Last weekend, I was looking carefully through my closet, trying to find my most professional outfit. I was going to be ushering for a play at my university, and none of my clothes seemed to fit the bill. Finally, minutes before I had to leave, I decided on my nicest black and white striped skirt and a black blazer. Looking in my mirror before I headed out the door, I thought to myself: "I look put together. I look professional."

I caught my Lyft ride to the venue where the show was located, but my driver dropped me off across the street, and as I crossed the street, a young college woman in a relatively empty neighborhood around 7 PM, that was when I heard it: a grown man in a black pickup truck rolled down his window and yelled, as he drove past me, "Nice ass!"

And in that moment, I felt like that was all I was.

My immediate instinct, as the moment came and went in a flash, was that I wanted to go inside. I felt exposed and almost naked, as was called out and automatically objectified. I felt that it was unfair, as I had felt that I had looked so professional when I last looked at myself in my dorm room mirror, but after he drove by, it didn't seem to matter, as the only thing that mattered to him was my ass.

There is no official Wikipedia page for catcalling. In fact, it is listed under a page titled "Street Harassment". And that's exactly what it is. It is unwanted, non-consensual harassment, plain and simple. In a poll by YouGov in August 2014, 55% of those poll labelled catcalling as harassment, although 20% of the group called it "complimentary". And that 20%, that accounts for the man in the pickup truck, who thought that it would be "appropriate" and "complimentary" to shout a demeaning and humiliating comment to a young woman who just wanted to cross the street. And that fact is sick.

Catcalling is not a compliment; it is not supposed to make your day better. Would anyone's day be better if their body was called out by a random stranger in the middle of the street? I doubt it. It is not respectful towards women either. If a catcaller truly wanted to be respectful, they would realize how demeaning the ordeal is, and would stop. They would notice the hundreds of articles and videos circling our society that berate catcalling, and they would stop. But the sad fact is, most catcallers don't care. They see something they like, they shout it. It is a move of power, done despicably to me whilst driving by, so that you cannot even respond or retaliate, as there is no time. They just leave you there with their demeaning comments floating around your body and pegging your brain.
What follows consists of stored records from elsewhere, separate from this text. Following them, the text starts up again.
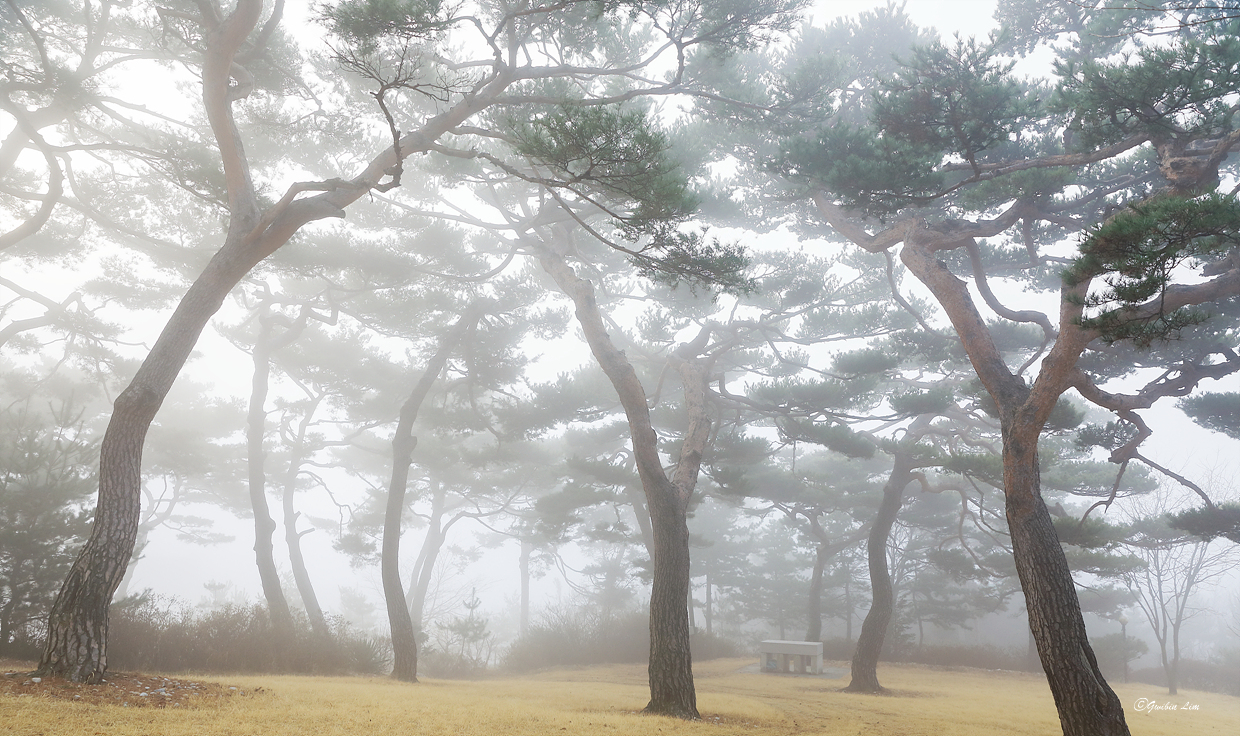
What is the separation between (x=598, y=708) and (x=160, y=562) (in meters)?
52.5

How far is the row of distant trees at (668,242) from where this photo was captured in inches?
208

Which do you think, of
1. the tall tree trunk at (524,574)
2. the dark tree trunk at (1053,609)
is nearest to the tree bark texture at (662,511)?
the dark tree trunk at (1053,609)

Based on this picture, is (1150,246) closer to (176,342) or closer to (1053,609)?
(1053,609)

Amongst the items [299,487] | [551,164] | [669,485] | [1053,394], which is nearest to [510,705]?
[669,485]

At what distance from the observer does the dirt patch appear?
4098mm

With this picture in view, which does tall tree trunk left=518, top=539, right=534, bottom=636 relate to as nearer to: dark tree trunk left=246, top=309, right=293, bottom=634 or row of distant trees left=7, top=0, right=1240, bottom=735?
row of distant trees left=7, top=0, right=1240, bottom=735

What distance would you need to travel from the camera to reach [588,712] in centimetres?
652

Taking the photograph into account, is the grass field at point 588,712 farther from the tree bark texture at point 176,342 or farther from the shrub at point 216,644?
the shrub at point 216,644

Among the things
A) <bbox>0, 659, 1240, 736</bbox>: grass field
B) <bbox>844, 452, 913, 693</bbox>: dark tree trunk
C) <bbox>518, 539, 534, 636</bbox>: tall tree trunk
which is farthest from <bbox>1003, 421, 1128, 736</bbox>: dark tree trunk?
<bbox>518, 539, 534, 636</bbox>: tall tree trunk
This makes you want to hide, to cover up, to be ashamed. "It is my fault.", "It is my body." That weekend, my body was objectified, but it is him that should be ashamed. The feminist in me and the extrovert in me wished so badly that I could speak to this man, to even try to explain to him the degrading nature of his words and contemptible actions he decided to take. But I can't. He drove by, and I'll probably never seen him again. But what I can do is not be silent, not be bogged down by his abhorrent words. I can speak up, I can write, I can explain why catcalling shouldn't be a thing. To this man in the pickup truck, I may just be a "nice ass", but I know that I am so much more. I am a feminist with a voice, and I am using it to speak for change.